* Your task
Reproduce the records word for word, starting at the line containing "What is the distance that exists" and ending at the line containing "Answer: 23.8ft", with both of those lines included. Leave the pictures out.

* Available data
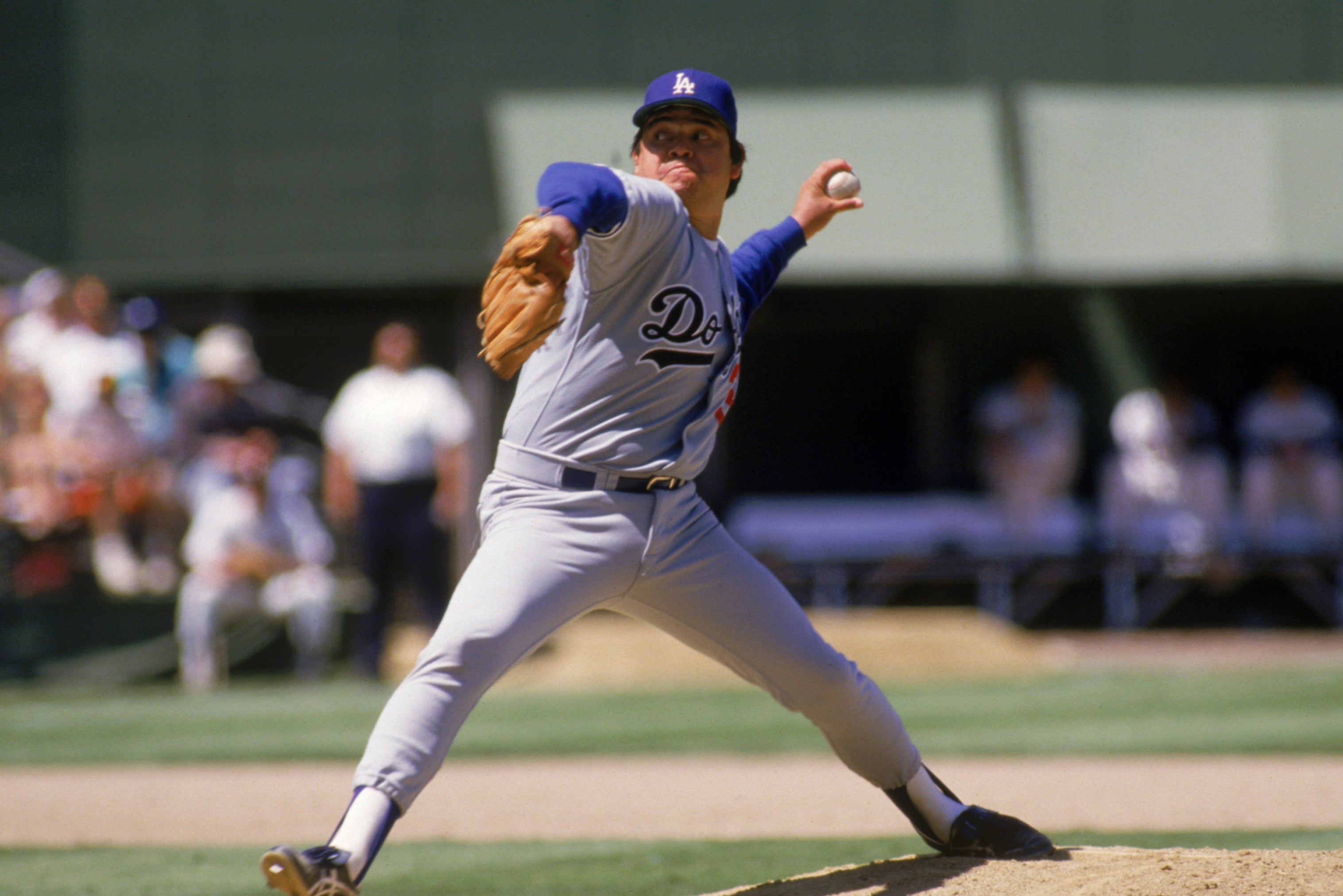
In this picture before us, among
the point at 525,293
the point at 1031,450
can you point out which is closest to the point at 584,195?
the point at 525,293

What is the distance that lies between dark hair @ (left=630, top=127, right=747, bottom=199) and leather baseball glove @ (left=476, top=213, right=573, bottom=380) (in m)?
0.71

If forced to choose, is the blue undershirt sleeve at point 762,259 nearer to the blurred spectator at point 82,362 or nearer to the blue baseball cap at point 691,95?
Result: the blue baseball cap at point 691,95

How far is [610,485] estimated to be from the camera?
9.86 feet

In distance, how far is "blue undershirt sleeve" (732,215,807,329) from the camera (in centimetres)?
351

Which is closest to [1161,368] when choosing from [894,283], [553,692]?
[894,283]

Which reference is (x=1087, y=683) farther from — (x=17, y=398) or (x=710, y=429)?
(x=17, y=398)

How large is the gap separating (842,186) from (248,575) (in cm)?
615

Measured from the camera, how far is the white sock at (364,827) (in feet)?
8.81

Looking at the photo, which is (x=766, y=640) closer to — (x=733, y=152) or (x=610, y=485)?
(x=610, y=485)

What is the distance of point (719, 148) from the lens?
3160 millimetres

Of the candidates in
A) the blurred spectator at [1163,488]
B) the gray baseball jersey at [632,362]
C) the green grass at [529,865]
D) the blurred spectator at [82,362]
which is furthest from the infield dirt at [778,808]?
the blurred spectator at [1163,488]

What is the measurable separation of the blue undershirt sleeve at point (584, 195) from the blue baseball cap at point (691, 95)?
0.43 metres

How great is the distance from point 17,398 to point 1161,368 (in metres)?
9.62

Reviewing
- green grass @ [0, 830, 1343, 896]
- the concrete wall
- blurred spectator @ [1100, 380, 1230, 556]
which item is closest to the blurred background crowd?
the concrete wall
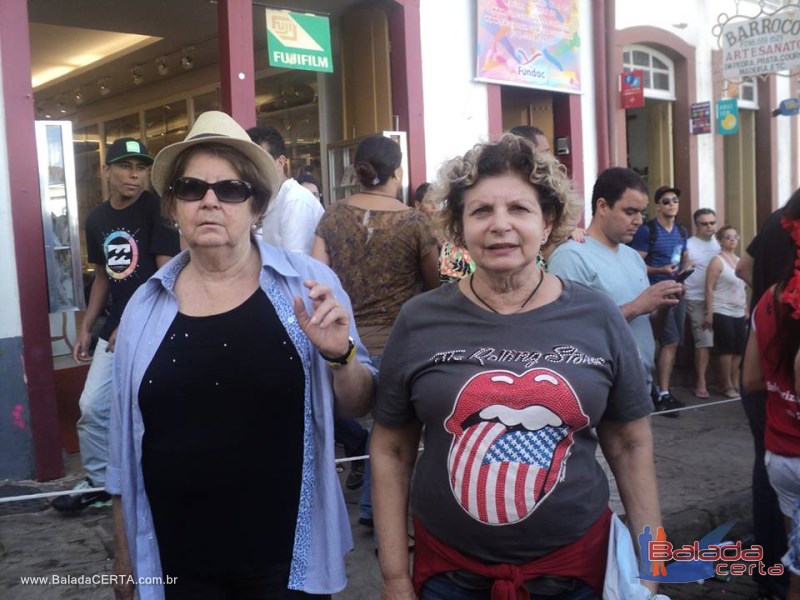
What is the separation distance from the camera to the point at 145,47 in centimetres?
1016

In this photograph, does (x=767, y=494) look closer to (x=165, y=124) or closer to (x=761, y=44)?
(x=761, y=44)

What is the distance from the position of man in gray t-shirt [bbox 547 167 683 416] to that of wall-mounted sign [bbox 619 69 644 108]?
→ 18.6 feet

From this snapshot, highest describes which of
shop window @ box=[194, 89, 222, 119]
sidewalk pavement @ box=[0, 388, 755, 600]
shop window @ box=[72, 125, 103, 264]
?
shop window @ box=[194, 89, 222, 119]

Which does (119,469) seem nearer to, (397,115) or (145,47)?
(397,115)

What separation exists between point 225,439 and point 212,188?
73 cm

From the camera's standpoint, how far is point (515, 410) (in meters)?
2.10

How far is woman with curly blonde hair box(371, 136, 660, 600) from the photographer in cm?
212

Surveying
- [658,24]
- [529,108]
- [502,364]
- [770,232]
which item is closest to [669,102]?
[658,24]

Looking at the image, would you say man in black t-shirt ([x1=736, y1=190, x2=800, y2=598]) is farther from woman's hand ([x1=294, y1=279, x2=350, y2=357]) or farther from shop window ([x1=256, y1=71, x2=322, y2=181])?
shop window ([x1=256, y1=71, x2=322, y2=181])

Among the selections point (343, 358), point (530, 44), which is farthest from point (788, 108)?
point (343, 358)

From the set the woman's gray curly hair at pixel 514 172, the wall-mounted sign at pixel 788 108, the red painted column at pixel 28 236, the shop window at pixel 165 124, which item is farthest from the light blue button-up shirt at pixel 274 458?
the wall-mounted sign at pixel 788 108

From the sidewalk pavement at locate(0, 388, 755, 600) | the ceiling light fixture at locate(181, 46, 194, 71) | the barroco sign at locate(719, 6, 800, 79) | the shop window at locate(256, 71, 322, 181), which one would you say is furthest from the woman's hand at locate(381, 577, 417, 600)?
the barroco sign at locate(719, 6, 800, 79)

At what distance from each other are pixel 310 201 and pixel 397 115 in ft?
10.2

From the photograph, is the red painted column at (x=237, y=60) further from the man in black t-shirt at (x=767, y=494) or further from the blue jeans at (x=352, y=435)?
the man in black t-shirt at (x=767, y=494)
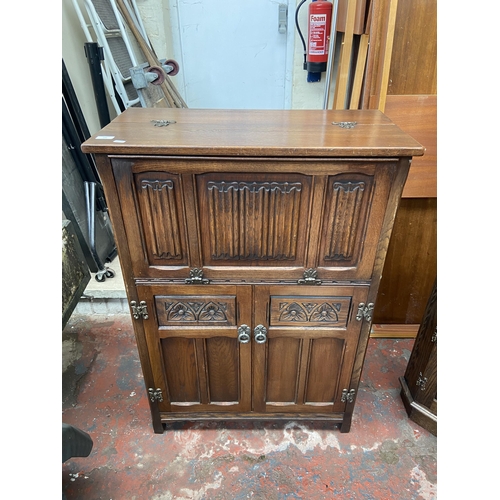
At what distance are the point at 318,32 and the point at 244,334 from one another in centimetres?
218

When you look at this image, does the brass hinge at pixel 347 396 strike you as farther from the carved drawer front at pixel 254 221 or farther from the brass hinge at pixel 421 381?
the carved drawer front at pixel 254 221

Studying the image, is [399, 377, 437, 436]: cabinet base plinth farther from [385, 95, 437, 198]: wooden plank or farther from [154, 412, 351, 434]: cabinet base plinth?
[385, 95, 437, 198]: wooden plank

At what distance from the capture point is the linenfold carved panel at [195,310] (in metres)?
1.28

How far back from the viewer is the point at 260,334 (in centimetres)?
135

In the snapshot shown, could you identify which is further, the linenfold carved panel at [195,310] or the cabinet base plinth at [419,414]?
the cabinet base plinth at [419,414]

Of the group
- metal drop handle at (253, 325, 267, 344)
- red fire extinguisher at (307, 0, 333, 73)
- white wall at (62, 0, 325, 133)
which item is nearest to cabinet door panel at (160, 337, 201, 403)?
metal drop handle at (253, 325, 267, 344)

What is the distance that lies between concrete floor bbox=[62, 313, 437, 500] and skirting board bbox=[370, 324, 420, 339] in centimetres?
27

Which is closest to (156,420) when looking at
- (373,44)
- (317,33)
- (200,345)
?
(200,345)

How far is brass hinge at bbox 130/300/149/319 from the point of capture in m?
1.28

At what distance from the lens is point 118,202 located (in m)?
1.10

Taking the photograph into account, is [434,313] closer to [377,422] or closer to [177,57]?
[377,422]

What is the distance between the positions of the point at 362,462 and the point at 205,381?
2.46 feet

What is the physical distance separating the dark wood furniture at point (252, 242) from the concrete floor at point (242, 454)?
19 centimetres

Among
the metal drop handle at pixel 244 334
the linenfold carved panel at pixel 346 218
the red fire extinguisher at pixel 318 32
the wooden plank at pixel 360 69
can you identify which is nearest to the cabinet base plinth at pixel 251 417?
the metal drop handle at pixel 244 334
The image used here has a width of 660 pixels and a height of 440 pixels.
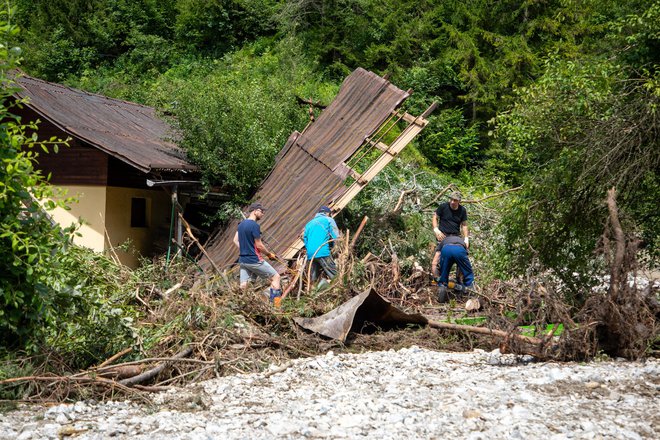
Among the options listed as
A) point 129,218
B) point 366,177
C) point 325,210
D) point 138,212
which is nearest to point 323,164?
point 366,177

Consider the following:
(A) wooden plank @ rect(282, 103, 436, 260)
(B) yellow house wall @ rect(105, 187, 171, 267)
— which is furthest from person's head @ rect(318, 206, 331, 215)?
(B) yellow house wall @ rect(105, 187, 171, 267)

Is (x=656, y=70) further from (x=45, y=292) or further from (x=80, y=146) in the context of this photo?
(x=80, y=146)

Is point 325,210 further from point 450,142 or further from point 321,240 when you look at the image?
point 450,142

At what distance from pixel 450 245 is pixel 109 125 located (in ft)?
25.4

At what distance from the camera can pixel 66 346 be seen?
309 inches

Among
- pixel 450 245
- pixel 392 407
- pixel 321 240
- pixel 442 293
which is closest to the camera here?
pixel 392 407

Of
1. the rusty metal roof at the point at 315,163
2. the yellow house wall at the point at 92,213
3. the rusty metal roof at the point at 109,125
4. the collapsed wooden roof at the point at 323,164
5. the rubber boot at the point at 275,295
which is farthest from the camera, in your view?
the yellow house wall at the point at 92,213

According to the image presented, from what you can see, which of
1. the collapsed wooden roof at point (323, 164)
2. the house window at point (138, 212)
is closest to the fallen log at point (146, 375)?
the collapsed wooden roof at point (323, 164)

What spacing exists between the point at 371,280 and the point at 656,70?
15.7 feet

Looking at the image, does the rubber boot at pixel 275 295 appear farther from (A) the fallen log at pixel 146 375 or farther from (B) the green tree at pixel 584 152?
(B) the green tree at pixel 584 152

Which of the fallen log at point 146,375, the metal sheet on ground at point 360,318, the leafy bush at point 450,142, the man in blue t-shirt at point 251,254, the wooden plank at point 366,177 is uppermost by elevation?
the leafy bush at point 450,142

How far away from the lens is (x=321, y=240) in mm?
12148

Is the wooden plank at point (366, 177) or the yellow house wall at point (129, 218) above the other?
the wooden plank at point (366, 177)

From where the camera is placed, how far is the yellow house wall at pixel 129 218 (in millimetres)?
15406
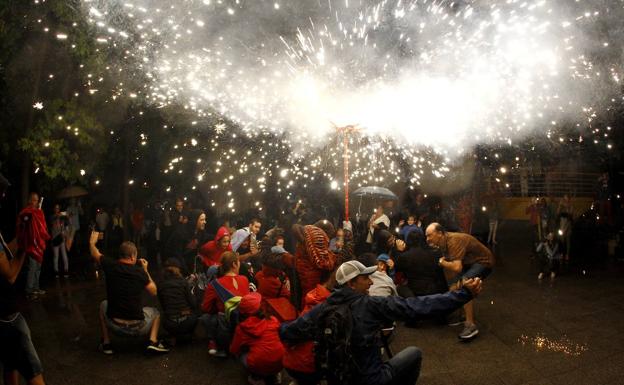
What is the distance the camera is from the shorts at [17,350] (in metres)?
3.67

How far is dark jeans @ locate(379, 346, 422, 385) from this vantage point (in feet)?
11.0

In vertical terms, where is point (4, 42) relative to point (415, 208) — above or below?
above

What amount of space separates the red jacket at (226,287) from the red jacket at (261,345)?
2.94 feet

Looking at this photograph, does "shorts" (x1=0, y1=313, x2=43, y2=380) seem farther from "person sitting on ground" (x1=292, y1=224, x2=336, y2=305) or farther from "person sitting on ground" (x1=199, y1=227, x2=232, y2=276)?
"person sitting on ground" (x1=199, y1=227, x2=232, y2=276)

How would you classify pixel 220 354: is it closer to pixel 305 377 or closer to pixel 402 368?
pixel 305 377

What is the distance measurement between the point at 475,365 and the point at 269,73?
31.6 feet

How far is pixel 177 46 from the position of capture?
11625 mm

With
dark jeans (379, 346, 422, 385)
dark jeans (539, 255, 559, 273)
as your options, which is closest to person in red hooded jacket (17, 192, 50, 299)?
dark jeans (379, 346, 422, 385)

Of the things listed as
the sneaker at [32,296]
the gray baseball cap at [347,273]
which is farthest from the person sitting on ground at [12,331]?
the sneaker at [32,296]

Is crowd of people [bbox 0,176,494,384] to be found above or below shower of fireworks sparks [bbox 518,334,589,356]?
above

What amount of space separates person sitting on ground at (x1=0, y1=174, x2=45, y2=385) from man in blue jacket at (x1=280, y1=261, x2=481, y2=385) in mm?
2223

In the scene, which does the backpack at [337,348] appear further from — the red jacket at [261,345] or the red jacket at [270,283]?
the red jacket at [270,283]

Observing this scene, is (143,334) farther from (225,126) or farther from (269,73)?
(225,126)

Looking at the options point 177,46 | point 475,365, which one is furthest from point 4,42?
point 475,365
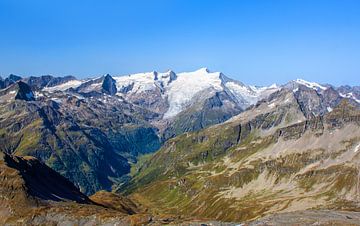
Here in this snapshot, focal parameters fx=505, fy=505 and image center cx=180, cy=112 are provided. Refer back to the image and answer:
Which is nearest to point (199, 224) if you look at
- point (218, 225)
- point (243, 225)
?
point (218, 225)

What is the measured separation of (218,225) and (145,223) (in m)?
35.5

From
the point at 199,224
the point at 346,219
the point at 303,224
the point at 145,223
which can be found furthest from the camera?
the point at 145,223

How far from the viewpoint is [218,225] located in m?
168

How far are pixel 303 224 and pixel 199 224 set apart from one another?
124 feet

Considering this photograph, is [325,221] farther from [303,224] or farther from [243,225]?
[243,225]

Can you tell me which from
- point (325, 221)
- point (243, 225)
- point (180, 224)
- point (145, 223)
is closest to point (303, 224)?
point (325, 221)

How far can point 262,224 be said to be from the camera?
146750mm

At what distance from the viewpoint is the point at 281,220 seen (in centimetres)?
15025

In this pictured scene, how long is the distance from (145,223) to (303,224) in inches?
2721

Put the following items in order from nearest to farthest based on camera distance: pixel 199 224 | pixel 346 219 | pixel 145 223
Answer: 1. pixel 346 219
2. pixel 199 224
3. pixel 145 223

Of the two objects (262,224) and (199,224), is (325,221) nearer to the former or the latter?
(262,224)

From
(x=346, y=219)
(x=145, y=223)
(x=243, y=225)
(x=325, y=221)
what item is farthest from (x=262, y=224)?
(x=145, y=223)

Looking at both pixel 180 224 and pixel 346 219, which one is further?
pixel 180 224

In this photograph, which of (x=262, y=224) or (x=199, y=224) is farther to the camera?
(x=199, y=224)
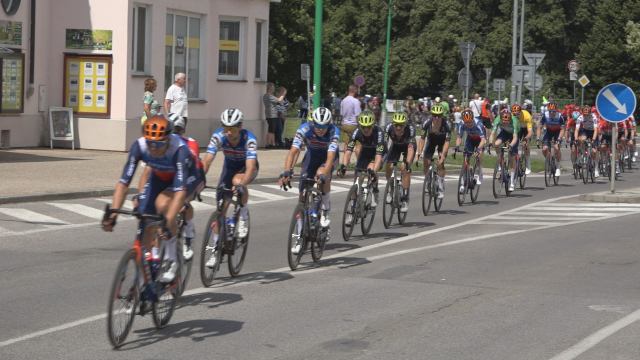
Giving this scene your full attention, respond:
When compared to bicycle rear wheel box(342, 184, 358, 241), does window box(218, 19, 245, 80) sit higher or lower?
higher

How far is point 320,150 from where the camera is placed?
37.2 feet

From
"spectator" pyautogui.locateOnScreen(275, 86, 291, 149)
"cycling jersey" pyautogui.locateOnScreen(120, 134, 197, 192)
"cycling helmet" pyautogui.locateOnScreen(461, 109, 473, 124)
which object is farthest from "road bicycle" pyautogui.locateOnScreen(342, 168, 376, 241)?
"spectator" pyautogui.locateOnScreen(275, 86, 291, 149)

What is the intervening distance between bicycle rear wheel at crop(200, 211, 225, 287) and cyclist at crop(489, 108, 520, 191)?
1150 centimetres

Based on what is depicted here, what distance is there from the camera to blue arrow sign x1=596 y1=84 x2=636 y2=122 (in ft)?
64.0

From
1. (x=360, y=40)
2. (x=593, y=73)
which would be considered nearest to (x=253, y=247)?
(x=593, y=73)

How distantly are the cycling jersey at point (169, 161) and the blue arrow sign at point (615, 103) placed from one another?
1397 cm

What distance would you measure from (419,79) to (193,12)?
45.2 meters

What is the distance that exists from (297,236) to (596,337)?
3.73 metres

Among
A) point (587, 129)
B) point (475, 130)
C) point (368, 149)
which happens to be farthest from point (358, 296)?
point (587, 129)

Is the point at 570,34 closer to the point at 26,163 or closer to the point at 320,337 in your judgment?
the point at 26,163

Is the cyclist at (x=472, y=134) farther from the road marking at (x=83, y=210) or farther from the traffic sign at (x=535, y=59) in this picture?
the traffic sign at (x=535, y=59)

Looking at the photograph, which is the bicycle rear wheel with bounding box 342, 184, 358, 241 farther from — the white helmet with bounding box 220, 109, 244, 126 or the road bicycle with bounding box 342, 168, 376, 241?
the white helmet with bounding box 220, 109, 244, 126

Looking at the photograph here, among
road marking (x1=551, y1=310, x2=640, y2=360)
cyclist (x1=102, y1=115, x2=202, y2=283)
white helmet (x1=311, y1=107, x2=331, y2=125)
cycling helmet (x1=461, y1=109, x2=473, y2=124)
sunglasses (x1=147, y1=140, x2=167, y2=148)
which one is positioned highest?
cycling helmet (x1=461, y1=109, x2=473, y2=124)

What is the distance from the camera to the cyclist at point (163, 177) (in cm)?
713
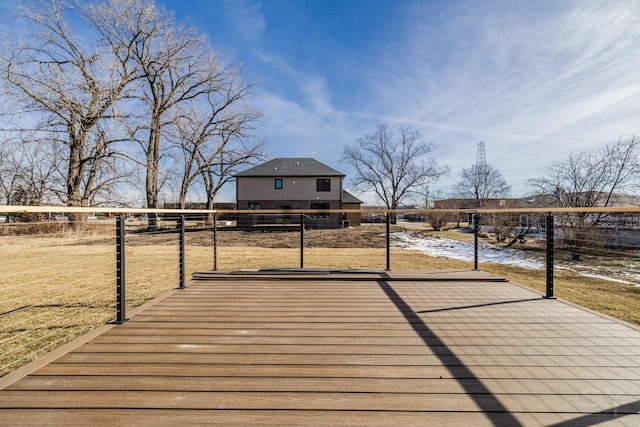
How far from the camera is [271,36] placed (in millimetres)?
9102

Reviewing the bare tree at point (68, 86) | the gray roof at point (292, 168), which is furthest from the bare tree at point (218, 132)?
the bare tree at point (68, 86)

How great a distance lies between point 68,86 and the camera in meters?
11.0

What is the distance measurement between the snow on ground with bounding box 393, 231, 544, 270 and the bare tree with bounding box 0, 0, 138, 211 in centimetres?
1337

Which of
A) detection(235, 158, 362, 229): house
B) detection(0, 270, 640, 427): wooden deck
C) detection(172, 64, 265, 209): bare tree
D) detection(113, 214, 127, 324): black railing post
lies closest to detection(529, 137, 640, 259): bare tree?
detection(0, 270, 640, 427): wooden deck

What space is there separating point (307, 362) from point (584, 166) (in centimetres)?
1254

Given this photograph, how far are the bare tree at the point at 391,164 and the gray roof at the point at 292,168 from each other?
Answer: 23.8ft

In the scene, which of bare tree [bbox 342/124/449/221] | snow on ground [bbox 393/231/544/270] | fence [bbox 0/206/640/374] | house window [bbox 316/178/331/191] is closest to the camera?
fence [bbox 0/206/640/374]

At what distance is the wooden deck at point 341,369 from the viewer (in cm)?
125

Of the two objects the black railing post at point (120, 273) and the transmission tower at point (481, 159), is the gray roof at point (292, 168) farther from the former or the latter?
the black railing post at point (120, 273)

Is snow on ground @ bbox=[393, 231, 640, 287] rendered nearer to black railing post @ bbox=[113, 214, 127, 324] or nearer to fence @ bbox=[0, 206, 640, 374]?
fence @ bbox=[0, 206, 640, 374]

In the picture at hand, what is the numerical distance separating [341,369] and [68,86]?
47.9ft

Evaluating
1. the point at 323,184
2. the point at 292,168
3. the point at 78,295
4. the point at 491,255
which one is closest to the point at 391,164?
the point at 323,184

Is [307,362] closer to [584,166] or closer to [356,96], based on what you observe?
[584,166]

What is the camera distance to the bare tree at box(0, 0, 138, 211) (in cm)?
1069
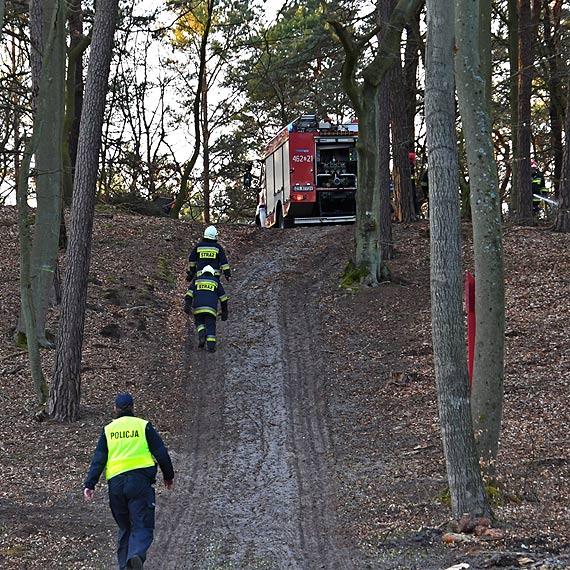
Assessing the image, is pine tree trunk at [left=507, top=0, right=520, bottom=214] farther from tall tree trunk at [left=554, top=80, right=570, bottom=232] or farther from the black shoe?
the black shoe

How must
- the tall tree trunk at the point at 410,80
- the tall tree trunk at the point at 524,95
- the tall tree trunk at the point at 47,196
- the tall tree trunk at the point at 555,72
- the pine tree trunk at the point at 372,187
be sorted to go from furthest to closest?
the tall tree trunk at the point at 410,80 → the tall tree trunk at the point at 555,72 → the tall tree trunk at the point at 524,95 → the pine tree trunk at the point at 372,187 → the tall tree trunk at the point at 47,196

* Output for this exercise
What is the distance that exists from (297,236) to (596,337)?
3.73 metres

Among
A) point (587, 129)
B) point (475, 130)
C) point (368, 149)
which happens to be farthest from point (358, 296)?
point (587, 129)

Is the point at 570,34 closer to the point at 26,163 or closer to the point at 320,337 in your judgment?
the point at 26,163

Is the cyclist at (x=472, y=134) farther from the road marking at (x=83, y=210) or farther from the traffic sign at (x=535, y=59) in this picture?
the traffic sign at (x=535, y=59)

Looking at the photograph, which is the bicycle rear wheel with bounding box 342, 184, 358, 241 farther from — the white helmet with bounding box 220, 109, 244, 126 or the road bicycle with bounding box 342, 168, 376, 241?
the white helmet with bounding box 220, 109, 244, 126

Looking at the photograph here, among
road marking (x1=551, y1=310, x2=640, y2=360)
cyclist (x1=102, y1=115, x2=202, y2=283)
white helmet (x1=311, y1=107, x2=331, y2=125)
cycling helmet (x1=461, y1=109, x2=473, y2=124)
sunglasses (x1=147, y1=140, x2=167, y2=148)
which one is positioned highest?
cycling helmet (x1=461, y1=109, x2=473, y2=124)

What is the distance from the camera to the cyclist at point (163, 177) (in cm)?
713
How far from the camera is [271,36] placed (in millimetres)?
9102

Reviewing the bare tree at point (68, 86) | the gray roof at point (292, 168), which is furthest from the bare tree at point (218, 132)?
the bare tree at point (68, 86)

How great a distance lies between point 68,86 and the camera in meters?
11.0

What is the distance measurement between the snow on ground with bounding box 393, 231, 544, 270 and the bare tree with bounding box 0, 0, 138, 211 in centimetres?
1337

Which of
A) detection(235, 158, 362, 229): house
B) detection(0, 270, 640, 427): wooden deck
C) detection(172, 64, 265, 209): bare tree
D) detection(113, 214, 127, 324): black railing post
lies closest to detection(529, 137, 640, 259): bare tree?
detection(0, 270, 640, 427): wooden deck

What space is there separating point (307, 362) from point (584, 166) (in centimetres)?
1254

Given this photograph, how far are the bare tree at the point at 391,164 and the gray roof at the point at 292,168 from each other?
Answer: 23.8ft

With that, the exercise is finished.